Bundle Architecture
EdgeEmbed Runtime is a core + bundles platform. The core, EdgeEmbed Runtime, owns every runtime decision. A bundle declares the domain — and nothing else.
This page explains where the line is drawn and why.
The shape of a bundle
A bundle is a directory:
robotics_bundle/
├── manifest.json metadata, version, entry points
├── events.json the domain's event vocabulary
├── resources.json contended resource classes and instances
├── intents.json named runtime intents the policy can produce
├── actions.json concrete actions the executor can dispatch
├── policy.json rules mapping events → desired intents
├── action_mapping.json intents → ordered action plans
├── concurrency.json which actions can or cannot run together (optional)
├── assets/ domain assets (models, lookup tables)
└── backends/ one HAL plugin per supported backend
├── robot_mock_plugin.c
├── robot_mock_plugin.manifest.json
├── robot_platform_plugin.c
└── robot_platform_plugin.manifest.json
Everything in that directory is vocabulary: what events exist, what resources they contend for, what actions the system can take, and what the policy is when they collide. None of it contains orchestration logic.
What stays in the core
EdgeEmbed Runtime owns:
| Responsibility | What it does |
|---|---|
| Event Manager | Normalises external requests, coalesces, rate-limits, priority-queues |
| Priority arbitration | Resolves competing events using policy-declared priorities |
| Policy Manager | Evaluates events against policy.json to produce desired intents |
| Action Planner | Expands intents into ordered action plans via action_mapping.json |
| Concurrency | Honors concurrency.json groups during planning and dispatch |
| Execution Engine | Dispatches actions, serialises per resource, tracks lifecycle |
| HAL boundary | Loads the bundle's HAL plugin and routes dispatched actions to it |
| Diagnostics | Counters, traces, structured config validation errors |
The core never names a domain. It does not know what a "safe-stop" is, what a cliff means, or what the LED ring does. It only knows how to turn structured input into structured, ordered, observed output.
What stays in the bundle
A bundle owns:
| Responsibility | What it ships |
|---|---|
| Vocabulary | events.json, resources.json, intents.json, actions.json |
| Behavior contract | policy.json, action_mapping.json, concurrency.json |
| Domain assets | Models, lookup tables, calibration data, anything the HAL plugin consumes |
| Platform glue | One C source file per backend, implementing the HAL plugin ABI |
That is the entire surface a domain product adds.
Why this split exists
Three reasons.
Reusability. The orchestration code that arbitrates a robot safe-stop against a slow-down is the same code that would arbitrate camera pipelines against display overlays, or audio streams against alert tones. Writing it once and configuring it per domain is the difference between a one-product company and a platform.
Reviewability. Behavior changes live in JSON. A safety reviewer can read
policy.json and action_mapping.json and see exactly what the system will
do — without grepping C code or running it. Configuration is validated before
init, so behavior drift becomes a CI-detectable diff, not a field incident.

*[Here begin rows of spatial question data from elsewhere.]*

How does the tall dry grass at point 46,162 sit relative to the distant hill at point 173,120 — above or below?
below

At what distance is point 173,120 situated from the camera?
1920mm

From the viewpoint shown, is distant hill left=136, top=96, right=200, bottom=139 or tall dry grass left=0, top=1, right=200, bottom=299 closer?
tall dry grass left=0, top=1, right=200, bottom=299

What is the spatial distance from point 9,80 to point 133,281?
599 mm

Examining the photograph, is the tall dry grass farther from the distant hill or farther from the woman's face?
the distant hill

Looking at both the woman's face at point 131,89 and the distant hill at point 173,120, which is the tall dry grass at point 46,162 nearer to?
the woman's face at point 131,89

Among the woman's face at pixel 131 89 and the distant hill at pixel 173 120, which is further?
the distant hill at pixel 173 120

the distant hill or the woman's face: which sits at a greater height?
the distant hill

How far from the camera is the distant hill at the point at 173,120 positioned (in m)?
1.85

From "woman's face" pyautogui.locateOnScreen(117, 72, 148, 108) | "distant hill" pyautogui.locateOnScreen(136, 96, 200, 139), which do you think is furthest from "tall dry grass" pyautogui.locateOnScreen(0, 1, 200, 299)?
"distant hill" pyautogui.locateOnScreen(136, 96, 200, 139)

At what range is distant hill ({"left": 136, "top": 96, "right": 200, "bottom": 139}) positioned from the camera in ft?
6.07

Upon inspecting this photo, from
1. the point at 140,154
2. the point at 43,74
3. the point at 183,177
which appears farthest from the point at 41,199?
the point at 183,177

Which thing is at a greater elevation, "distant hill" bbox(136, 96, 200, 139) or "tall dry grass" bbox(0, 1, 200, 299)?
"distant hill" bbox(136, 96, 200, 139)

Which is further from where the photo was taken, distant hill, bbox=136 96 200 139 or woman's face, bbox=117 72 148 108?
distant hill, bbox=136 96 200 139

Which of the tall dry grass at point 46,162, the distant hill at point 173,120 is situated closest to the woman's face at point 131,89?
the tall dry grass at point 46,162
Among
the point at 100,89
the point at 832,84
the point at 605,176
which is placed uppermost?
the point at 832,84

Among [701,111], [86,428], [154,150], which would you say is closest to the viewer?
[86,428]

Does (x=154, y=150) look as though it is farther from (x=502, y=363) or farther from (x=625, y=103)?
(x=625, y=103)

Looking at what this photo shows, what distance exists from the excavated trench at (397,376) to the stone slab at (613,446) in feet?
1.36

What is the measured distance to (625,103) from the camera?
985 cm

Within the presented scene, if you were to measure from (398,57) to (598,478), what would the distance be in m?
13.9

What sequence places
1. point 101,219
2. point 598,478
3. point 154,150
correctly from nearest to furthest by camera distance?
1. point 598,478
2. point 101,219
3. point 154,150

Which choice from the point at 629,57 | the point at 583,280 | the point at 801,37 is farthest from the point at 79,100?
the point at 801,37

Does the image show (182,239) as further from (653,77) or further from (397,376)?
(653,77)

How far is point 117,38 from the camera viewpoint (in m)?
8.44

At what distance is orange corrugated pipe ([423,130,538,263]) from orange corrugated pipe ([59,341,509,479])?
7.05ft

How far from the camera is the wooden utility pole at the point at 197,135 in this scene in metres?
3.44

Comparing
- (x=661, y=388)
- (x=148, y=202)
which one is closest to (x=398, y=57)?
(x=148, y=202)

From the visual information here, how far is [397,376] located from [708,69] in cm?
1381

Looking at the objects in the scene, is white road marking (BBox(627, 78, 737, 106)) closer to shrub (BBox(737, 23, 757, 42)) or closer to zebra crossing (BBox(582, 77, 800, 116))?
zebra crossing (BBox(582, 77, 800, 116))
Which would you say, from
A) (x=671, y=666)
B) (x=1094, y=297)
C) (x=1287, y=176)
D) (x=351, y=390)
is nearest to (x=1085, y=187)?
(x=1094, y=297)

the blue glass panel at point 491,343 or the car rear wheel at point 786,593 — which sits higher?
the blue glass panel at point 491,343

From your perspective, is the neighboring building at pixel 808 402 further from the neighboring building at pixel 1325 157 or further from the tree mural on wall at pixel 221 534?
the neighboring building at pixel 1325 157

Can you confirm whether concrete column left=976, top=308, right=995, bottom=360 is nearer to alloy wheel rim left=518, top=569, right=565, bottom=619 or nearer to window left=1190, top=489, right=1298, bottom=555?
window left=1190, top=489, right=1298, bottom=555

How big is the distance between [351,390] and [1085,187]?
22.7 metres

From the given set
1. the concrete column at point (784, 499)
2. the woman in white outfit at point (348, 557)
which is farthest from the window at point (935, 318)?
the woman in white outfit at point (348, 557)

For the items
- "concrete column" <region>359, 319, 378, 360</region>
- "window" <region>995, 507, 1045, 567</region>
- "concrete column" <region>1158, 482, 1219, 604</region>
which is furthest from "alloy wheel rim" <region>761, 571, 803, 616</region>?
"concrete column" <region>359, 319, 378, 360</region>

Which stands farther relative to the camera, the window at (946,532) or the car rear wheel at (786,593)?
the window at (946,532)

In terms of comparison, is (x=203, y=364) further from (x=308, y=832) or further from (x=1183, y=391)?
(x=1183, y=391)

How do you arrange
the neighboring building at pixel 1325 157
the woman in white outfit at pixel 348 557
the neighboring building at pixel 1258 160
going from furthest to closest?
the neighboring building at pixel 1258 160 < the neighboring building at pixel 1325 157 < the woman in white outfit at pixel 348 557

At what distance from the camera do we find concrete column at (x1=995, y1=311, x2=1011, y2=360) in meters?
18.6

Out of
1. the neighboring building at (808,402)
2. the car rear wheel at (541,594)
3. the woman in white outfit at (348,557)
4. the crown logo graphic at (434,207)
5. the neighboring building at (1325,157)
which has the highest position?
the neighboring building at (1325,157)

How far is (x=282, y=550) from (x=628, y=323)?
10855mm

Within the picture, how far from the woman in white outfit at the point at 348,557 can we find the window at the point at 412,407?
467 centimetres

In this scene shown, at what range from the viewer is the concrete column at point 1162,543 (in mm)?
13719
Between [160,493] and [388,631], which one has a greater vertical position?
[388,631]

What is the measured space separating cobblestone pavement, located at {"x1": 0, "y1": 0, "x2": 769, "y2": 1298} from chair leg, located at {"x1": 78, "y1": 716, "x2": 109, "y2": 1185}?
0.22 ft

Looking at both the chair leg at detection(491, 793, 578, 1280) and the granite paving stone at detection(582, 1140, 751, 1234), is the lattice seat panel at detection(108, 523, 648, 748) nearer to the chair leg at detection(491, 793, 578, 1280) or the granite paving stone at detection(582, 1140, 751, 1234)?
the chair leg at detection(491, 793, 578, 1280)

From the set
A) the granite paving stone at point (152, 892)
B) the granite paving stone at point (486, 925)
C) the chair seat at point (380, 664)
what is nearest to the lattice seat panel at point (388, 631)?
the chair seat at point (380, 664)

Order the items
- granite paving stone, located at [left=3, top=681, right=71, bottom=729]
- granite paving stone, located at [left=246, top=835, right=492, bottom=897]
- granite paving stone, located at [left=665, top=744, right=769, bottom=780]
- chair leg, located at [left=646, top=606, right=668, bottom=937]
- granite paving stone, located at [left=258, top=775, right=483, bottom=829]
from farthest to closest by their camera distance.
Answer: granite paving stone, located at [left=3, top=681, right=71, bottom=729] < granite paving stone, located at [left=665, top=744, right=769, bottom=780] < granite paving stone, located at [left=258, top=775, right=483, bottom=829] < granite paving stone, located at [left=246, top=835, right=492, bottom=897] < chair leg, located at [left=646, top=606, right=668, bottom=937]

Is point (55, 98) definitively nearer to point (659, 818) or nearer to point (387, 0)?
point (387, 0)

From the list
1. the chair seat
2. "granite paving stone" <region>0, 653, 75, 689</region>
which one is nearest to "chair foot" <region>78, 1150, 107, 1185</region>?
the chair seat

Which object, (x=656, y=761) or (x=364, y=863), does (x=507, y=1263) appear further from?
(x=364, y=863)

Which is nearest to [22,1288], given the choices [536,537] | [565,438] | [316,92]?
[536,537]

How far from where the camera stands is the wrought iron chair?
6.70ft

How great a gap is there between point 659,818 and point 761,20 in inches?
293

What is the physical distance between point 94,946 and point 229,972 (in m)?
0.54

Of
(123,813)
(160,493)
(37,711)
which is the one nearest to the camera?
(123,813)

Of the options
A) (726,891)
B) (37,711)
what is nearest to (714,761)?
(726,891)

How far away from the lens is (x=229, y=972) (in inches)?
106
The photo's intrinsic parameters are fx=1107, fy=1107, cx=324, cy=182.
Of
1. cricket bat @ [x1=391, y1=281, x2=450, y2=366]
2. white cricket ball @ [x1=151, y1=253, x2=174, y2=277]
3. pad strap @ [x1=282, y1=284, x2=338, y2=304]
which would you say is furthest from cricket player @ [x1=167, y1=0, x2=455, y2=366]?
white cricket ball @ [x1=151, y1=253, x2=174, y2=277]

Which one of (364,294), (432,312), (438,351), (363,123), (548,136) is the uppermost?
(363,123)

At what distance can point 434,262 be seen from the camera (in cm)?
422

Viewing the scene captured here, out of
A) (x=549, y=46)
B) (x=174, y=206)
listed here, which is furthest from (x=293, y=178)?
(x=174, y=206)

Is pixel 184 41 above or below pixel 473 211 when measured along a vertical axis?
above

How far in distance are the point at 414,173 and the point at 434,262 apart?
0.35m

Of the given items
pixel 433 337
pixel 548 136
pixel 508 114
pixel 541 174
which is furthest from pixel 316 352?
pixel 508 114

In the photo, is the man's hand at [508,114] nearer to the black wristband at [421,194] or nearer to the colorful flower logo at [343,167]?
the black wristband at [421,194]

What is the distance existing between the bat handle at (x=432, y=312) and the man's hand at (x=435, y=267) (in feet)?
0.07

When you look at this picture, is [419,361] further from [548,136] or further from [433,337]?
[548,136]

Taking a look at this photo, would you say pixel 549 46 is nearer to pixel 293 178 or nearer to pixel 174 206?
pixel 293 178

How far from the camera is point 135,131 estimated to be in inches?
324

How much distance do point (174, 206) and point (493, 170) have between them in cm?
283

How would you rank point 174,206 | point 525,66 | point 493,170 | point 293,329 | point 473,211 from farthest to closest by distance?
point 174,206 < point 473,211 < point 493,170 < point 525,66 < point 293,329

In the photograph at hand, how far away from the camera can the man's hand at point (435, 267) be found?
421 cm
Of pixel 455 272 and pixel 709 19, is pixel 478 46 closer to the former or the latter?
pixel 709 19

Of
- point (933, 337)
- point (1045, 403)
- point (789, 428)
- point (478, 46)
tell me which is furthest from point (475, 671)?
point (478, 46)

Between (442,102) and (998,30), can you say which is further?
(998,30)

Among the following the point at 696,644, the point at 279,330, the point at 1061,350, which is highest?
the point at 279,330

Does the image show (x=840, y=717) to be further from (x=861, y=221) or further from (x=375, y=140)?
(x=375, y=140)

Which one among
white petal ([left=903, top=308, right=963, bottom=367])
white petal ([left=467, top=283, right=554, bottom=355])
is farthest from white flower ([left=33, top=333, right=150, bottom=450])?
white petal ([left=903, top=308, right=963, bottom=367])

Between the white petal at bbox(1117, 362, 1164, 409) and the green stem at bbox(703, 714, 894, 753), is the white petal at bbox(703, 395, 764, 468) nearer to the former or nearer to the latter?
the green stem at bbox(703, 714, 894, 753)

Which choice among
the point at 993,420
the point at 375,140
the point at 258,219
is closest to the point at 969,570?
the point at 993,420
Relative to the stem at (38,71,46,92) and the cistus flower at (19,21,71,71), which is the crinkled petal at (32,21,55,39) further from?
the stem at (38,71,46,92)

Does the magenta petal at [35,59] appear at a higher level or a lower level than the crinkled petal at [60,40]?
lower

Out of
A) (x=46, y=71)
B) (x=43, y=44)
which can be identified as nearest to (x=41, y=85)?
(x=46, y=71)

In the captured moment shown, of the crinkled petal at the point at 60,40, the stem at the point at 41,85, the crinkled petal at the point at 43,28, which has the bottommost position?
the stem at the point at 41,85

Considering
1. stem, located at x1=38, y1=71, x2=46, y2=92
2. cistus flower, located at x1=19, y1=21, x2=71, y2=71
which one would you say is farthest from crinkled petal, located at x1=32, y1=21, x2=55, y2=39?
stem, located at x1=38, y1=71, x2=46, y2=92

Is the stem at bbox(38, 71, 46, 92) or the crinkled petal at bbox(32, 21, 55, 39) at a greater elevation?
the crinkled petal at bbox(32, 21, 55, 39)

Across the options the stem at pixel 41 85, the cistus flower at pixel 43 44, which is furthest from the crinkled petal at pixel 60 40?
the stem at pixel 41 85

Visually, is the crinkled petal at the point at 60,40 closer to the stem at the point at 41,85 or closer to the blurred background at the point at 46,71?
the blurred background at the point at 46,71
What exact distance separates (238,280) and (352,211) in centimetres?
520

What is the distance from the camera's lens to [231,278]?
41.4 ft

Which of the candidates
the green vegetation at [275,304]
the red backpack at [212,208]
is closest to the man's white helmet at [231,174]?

Portability. The HAL plugin is the only platform-specific code in the
whole stack. Swapping one platform backend for another, or Linux for QNX, is a HAL
plugin swap — not a rewrite. The same robotics_bundle/ directory ships
against every backend.
The integration consumer
An OEM application links against the EdgeEmbed Runtime library (libedgeembed.so) and includes one header:
#include <edgeembed.h>
Initialisation points the runtime at a bundle directory; from that moment
on, every external API is generic (edgeembed_submit_event, etc.) and the
bundle's events.json determines what the application is allowed to submit.
The integration code never names a domain symbol either.
That is the test: if removing the bundle directory would break the application, the bundle is doing its job. If removing the bundle wouldn't break the application, the domain has leaked into the application code.
Where a bundle fits
A bundle is the first thing you ship on this architecture. The robotics demo bundle — a small AMR safe-stop controller — describes the events, resources, intents, actions, and policy contract for its domain; the runtime decides what to do. See Getting started to build and run it.